Accommodation owners – beginning with self-contained, self-catering accommodation including holiday cottages and flats – will need a licence from 2029, by proving their properties are fit for visitors. Under the Development of Tourism and Regulation of Visitor Accommodation (Wales) Bill, they will have to show gas and electrical safety certificates, carbon monoxide alarms, public liability insurance, and that they have both conducted a fire safety risk assessment and taken relevant precautions.

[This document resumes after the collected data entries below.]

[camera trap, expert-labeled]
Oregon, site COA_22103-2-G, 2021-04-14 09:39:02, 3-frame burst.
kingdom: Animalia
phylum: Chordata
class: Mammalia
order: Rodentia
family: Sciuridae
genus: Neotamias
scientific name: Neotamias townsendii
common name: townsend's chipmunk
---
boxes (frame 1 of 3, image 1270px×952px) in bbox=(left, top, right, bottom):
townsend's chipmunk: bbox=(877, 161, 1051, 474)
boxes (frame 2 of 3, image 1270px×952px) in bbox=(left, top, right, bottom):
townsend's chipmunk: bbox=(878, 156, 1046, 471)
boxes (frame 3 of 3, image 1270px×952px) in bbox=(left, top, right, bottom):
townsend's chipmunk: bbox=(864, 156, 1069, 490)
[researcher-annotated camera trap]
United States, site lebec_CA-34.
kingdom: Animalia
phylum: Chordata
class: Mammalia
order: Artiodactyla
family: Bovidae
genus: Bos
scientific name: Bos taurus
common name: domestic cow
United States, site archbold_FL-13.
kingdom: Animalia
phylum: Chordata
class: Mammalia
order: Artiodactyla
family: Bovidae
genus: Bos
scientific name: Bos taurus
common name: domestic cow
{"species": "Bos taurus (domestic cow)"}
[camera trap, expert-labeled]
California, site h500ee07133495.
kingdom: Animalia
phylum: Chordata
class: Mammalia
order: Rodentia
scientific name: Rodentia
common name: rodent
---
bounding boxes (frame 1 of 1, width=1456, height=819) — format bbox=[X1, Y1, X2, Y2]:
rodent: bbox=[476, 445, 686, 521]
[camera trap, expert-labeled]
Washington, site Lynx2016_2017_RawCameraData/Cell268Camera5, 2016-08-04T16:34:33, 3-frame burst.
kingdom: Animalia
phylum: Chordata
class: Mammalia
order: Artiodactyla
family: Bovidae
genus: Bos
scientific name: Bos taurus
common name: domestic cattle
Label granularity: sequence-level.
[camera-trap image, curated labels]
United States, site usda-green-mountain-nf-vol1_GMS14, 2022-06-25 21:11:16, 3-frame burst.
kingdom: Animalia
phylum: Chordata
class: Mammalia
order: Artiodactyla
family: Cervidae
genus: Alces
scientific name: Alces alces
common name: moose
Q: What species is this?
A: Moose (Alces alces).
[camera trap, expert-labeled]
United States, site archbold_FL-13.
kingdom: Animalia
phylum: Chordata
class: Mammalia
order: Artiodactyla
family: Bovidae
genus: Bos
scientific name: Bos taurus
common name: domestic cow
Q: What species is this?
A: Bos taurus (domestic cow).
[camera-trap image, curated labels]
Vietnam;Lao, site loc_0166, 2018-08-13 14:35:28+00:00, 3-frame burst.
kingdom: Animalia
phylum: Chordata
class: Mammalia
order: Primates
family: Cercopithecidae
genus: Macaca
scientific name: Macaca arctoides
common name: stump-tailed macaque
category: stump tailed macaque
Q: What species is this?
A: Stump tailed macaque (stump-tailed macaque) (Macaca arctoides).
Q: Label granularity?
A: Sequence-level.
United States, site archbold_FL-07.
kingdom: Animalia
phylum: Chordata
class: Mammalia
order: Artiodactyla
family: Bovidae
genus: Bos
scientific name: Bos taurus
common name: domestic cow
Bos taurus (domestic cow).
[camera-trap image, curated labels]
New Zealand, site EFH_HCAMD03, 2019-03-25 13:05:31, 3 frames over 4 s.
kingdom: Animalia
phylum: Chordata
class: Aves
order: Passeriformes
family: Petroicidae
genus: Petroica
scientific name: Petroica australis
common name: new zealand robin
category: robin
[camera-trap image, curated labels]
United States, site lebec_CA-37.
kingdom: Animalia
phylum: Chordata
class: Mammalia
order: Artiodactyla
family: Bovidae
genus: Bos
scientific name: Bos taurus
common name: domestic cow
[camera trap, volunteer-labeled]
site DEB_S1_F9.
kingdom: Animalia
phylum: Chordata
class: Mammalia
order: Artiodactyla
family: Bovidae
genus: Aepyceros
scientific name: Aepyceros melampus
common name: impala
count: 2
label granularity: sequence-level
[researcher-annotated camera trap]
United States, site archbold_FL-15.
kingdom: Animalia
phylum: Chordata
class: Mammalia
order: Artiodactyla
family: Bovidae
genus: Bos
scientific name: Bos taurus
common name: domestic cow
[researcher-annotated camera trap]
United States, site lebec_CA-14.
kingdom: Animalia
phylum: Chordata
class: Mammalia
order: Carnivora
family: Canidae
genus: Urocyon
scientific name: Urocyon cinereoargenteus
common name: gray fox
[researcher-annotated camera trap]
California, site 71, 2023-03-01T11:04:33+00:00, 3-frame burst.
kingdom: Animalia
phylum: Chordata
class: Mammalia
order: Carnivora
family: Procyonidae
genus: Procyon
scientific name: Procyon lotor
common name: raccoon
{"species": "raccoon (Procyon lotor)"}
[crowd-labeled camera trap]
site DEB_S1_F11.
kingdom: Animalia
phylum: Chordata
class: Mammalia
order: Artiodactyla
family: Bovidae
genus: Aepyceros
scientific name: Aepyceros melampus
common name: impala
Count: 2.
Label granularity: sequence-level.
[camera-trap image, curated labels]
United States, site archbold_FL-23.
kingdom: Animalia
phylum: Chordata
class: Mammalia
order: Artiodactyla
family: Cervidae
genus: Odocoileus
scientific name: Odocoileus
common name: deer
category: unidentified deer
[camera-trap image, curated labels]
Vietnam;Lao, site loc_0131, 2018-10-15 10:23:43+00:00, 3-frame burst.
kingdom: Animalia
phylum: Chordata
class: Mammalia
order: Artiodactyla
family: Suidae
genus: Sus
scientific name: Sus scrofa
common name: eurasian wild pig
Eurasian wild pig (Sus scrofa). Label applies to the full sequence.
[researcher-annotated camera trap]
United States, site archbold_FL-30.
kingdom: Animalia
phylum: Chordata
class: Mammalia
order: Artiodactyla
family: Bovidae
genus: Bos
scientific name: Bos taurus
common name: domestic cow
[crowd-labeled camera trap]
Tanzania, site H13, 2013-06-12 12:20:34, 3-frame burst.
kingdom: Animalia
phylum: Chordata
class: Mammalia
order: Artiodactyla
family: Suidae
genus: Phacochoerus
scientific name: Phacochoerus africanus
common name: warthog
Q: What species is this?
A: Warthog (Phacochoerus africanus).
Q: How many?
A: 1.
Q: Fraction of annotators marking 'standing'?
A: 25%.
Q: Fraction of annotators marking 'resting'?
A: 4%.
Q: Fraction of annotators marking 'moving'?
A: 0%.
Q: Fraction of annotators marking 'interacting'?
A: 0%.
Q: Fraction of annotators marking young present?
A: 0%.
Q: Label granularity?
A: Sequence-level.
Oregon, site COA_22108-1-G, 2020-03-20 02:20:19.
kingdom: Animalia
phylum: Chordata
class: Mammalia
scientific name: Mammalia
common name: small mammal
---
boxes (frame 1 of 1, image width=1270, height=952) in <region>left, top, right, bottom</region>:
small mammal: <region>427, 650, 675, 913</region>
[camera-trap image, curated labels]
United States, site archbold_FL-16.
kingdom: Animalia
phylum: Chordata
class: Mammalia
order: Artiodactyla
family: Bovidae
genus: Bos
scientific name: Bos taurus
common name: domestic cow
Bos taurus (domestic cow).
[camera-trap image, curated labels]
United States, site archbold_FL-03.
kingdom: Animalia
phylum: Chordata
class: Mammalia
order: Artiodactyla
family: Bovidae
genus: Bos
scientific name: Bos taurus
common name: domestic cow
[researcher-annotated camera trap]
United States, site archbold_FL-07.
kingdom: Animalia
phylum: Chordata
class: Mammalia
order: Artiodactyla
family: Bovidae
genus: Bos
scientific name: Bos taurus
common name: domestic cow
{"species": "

Mark Drakeford, cabinet secretary for finance and Welsh language, says it’s a significant step towards attracting visitors to Wales, knowing that accommodation meets the standards they would expect. He adds: “Many providers already do the right things, and this Bill creates fair competition that protects both visitors and responsible businesses. I look forward to seeing the positive difference it will make to tourism in Wales.”
Promised
Drakeford has promised that licensing fees would be kept to about £75 and predicted that prosecution would be very rare because the law would require businesses “essentially to do the things they ought to be doing already, plus making sure that they have public liability insurance”.
The licensing scheme is likely to start in 2029 and will build on the national register of visitor accommodation providers to create a publicly available directory of visitor accommodation.
Move
The move comes after the Senedd passed the Visitor Levy Bill which lets councils introduce a charge on overnight stays, with all funds reinvested to help councils cover the costs associated with hosting visitors such as street cleaning, waste collection, and maintaining toilets. Councils would be able to make holiday-let landlords collect a £1.30 per-person, per-night fee from April next year.
The new register for all visitor accommodation providers operating in Wales will apply to anyone who charges guests to stay overnight or takes bookings for 31 nights or less. Those renting holiday cottages, spare rooms and hotels, whether accommodation is let for a single night, occasionally, seasonally or all year round, must register with the Welsh Revenue Authority (WRA) when the law takes effect this autumn.